Não podemos aqui também esquecer das empresas e laboratórios que comandam a produção de medicamentos, ou seja, a oferta de medicamentos, desde daqueles que auxiliam no sono, a estimulantes que aumentam a performance no mundo corporativo, tem como premissa a lucratividade e tendência à privilegiar o uso de fármacos no tratamento de patologias psíquicas, está diretamente ligada ao lucro, através de uma promessa extremamente sedutora, uma “pílula mágica” que resolva seus problemas e possibilita o encontro da tão buscada felicidade. Este “incentivo” mercadológico passa a diagnosticar problemas não médicos como problemas médicos e ofertar tratamento medicamentoso para problemas de cunho existencial, social, cultural, ligadas a aspectos comportamentais está fundada no fato do sujeito não se adequar aos comportamentos exigidos pelas normas e padrões sociais ou por absorver em excesso tais demandas externas ao sujeito, que podem causar desconforto, sofrimento e frustração, frente às expectativas apresentadas pela sociedade como referência de sucesso, felicidade e bem estar, não atingidas pelo sujeito ou buscadas freneticamente. Neste contexto o uso excessivo de psicotrópico torne-se um problema, pois é utilizado fora de propósito específico de cura para problemas psíquicos de ordem biolágica. 

Ressalto que é evidente que algumas condutas e comportamentos são de fato prejudiciais ao indivíduo e a sociedade, como por exemplo excesso de agressividade, condutas que evidenciam assédio e descontrole da libidinal, dependência química e alcóolica, dentre outros, que apesar de relevantes não são o tema central do artigo, ou seja, a crítica está centrada no fato de que mesmo condutas e comportamentos prejudiciais, nem sempre a intervenção medicamentosa é a mais adequada, ou não deveria ser realizada isoladamente sem o auxílio e complemento das psicoterapias. 

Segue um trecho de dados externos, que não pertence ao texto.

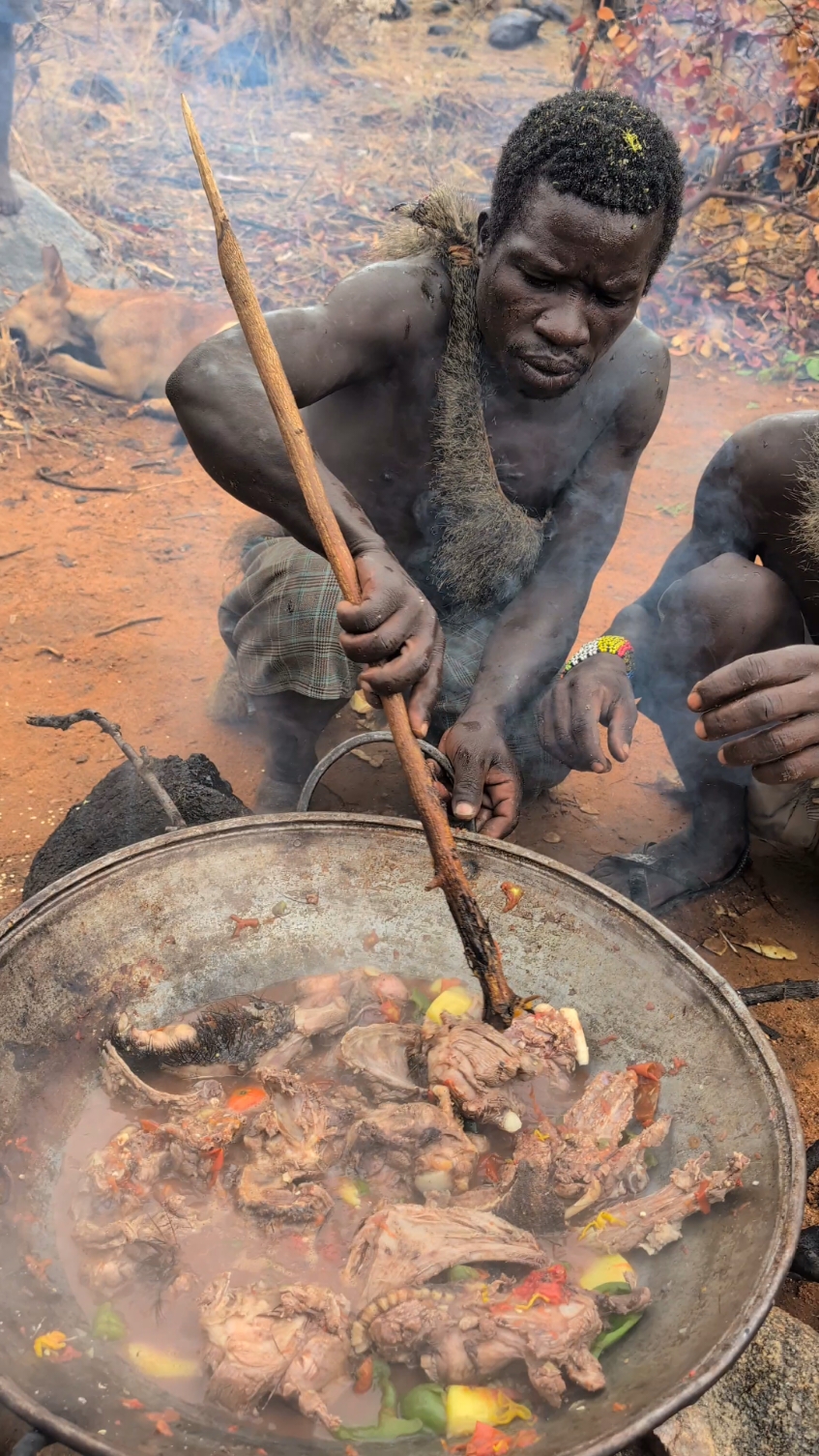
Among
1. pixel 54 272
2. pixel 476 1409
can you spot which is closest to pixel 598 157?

Enfim qualquer causa seja ela pessoal, profissional, afetiva, relacional, o fármaco oferece um atalho para a “superação”, não possibilitando ao sujeito a compreensão de sua condição, deseducando-o a lidar com as frustrações e expectativas da vida, impedindo de concretizar uma visão particular da realidade a sua volta, levando o ser humano a um determinismo social e biológico ajustável sob a tutela de compostos químicos específicos, como reguladores de humor.  

Por isso concluo dizendo, Mais TERAPIA e menos remédios, a terapia psicanalítica fortalece o sujeito na busca de um equilíbrio com a vida, tendo o bem estar do indivíduo em primeiro plano, a psicanálise oferece alternativa, autoconhecimento e tratamento frente às exigências muitas vezes brutais da sociedade contemporânea, possibilitando organizar suas representações, afetos, emoções e sentimentos, trata de ocupar-se de si mesmo. 

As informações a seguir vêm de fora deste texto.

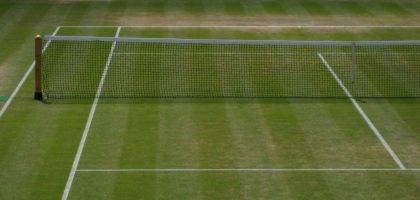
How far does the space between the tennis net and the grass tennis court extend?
12 centimetres

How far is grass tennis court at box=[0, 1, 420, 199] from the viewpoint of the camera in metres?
18.2

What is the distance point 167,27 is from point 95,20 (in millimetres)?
3109

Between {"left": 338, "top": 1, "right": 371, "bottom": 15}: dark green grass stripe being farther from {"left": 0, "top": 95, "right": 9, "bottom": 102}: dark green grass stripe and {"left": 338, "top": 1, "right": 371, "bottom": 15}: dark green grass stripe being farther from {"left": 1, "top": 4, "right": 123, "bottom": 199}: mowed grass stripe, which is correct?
{"left": 0, "top": 95, "right": 9, "bottom": 102}: dark green grass stripe

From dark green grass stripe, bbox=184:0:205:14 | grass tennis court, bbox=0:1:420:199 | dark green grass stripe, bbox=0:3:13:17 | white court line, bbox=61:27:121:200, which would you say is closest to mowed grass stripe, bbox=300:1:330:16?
dark green grass stripe, bbox=184:0:205:14

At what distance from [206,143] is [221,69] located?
21.4ft

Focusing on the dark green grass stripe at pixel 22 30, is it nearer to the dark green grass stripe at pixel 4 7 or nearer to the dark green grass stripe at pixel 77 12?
the dark green grass stripe at pixel 4 7

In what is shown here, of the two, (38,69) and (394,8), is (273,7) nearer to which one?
(394,8)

O uso de medicamentos psicoativos é extremamente necessário em muitos casos, como por exemplo, nos casos de psicoses e esquizofrenia, dentre outros, mas seu uso deve ser acompanhado de perto por especialistas visando reconhecer sua efetividade, ajustes e alterações que melhor se adaptem às necessidades do paciente, do indivíduo e não apenas da sociedade. E nos casos que é passível de tratamento medicamentoso deve ser realizado em conjunto com as psicoterapias, que deve ser recomendada e encorajada, a fim de diminuir uso excessivo de psicotrópico e irresponsável, ficando restrito a casos de necessidade comprovada. 

 Já sabido que todo medicamento produz efeitos colaterais significativos capaz de comprometer funções importantes do indivíduo, por isso fica o recado, o processo terapêutico é de extrema importância para o desenvolvimento de uma sociedade mais humana e “saudável” psicologicamente e socialmente falando.